*Written exercise*.
Reproduce each of the following lines verbatim, with no changes of any kind.

***

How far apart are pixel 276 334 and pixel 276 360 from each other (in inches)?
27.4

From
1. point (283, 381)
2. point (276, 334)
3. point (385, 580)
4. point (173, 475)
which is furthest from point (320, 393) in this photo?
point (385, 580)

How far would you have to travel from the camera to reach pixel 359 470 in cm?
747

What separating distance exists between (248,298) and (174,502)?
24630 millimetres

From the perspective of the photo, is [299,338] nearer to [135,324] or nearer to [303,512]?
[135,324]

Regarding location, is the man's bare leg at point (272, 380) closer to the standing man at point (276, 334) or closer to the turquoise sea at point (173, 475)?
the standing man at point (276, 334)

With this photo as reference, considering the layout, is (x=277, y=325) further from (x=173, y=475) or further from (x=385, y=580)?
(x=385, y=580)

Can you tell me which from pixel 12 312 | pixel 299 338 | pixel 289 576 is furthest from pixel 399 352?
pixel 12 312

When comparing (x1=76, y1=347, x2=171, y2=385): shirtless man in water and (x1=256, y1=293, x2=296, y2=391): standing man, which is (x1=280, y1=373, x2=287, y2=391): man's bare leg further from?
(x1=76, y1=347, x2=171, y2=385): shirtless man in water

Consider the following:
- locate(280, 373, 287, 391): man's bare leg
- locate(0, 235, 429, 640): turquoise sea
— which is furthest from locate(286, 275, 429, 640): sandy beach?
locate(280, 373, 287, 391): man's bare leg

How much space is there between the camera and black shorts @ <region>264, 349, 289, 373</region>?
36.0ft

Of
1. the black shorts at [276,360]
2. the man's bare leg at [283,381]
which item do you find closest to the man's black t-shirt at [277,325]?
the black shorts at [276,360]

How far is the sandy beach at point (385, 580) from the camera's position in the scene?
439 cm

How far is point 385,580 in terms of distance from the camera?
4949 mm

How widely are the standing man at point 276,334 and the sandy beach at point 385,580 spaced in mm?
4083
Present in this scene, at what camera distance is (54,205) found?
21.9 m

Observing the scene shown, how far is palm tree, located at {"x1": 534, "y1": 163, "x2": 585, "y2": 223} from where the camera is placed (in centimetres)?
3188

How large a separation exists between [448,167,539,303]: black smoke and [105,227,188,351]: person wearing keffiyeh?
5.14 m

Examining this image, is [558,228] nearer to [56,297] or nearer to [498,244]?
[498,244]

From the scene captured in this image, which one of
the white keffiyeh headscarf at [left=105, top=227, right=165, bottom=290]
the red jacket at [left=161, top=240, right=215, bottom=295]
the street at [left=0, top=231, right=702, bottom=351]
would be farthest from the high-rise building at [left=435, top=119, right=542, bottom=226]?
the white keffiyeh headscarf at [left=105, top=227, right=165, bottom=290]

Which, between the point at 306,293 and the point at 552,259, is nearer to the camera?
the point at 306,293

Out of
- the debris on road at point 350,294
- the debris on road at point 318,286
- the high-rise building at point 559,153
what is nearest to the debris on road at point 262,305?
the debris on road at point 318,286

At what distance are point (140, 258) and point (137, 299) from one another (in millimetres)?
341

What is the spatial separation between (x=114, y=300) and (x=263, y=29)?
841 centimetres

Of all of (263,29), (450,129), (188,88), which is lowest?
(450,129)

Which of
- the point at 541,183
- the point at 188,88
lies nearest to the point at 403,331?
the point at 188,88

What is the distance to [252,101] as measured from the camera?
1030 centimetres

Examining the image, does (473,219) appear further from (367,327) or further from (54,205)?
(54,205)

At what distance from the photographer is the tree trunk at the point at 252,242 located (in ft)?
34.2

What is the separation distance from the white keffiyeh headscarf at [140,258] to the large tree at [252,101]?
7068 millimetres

***

*Solution for this problem*.
How far apart are pixel 276 334 and pixel 276 360 from each other (in inches)?
27.4

From
1. point (283, 381)
2. point (276, 334)
3. point (385, 580)
4. point (173, 475)
which is furthest from point (320, 393) in this photo?
point (385, 580)

How far would you have to travel from the camera to reach pixel 359 470 in cm?
747

What separating distance exists between (248,298) and (174,502)?
24630 millimetres

From the perspective of the photo, is [299,338] nearer to [135,324] or nearer to [303,512]?
[135,324]

Regarding location, is the man's bare leg at point (272, 380) closer to the standing man at point (276, 334) or closer to the turquoise sea at point (173, 475)?
the standing man at point (276, 334)

With this photo as reference, considering the layout, is (x=277, y=325) further from (x=173, y=475) or further from (x=385, y=580)?
(x=385, y=580)

Can you tell me which from pixel 12 312 | pixel 299 338 | pixel 289 576 is furthest from pixel 399 352?
pixel 12 312

When comparing (x1=76, y1=347, x2=171, y2=385): shirtless man in water and (x1=256, y1=293, x2=296, y2=391): standing man, which is (x1=280, y1=373, x2=287, y2=391): man's bare leg further from?
(x1=76, y1=347, x2=171, y2=385): shirtless man in water

Consider the following:
- locate(280, 373, 287, 391): man's bare leg
- locate(0, 235, 429, 640): turquoise sea
— which is furthest from locate(286, 275, 429, 640): sandy beach?
locate(280, 373, 287, 391): man's bare leg

How much space is there between the camera and black shorts @ <region>264, 349, 289, 373</region>?
36.0ft

Of
1. the black shorts at [276,360]
2. the man's bare leg at [283,381]
which item do you find closest to the man's black t-shirt at [277,325]?
the black shorts at [276,360]

How far is the sandy beach at point (385, 580) from the camera's position in the scene?
439 cm

How far is point 385,580 in terms of distance from the camera?
4949 mm

How widely are the standing man at point 276,334 and the sandy beach at point 385,580 spaced in mm?
4083
Present in this scene, at what camera distance is (54,205) found?
21.9 m

Observing the scene shown, how far is palm tree, located at {"x1": 534, "y1": 163, "x2": 585, "y2": 223} from where the camera is placed (in centimetres)?
3188

How large a separation exists between [448,167,539,303]: black smoke and [105,227,188,351]: person wearing keffiyeh?
5.14 m

Examining this image, is [558,228] nearer to [56,297] or nearer to [498,244]?
[498,244]

From the scene captured in this image, which one of
the white keffiyeh headscarf at [left=105, top=227, right=165, bottom=290]
the red jacket at [left=161, top=240, right=215, bottom=295]
the street at [left=0, top=231, right=702, bottom=351]
would be farthest from the high-rise building at [left=435, top=119, right=542, bottom=226]?
the white keffiyeh headscarf at [left=105, top=227, right=165, bottom=290]

Which, between the point at 306,293 and the point at 552,259, is nearer to the camera?
the point at 306,293

Out of
- the debris on road at point 350,294
- the debris on road at point 318,286
- the high-rise building at point 559,153
what is nearest to the debris on road at point 262,305?
the debris on road at point 318,286

At what distance are point (140, 258) and point (137, 299) from one another (in millimetres)?
341

What is the spatial separation between (x=114, y=300) and (x=263, y=29)?
841 centimetres

Of all of (263,29), (450,129), (188,88), which is lowest?
(450,129)

Which of
- the point at 541,183
- the point at 188,88
lies nearest to the point at 403,331?
the point at 188,88

What is the distance to [252,101] as measured from the camera?
1030 centimetres

Examining the image, does (473,219) appear further from (367,327) or further from (54,205)?
(54,205)

At what distance from the photographer is the tree trunk at the point at 252,242 located (in ft)?
34.2

What is the separation distance from the white keffiyeh headscarf at [140,258] to the large tree at [252,101]?
7068 millimetres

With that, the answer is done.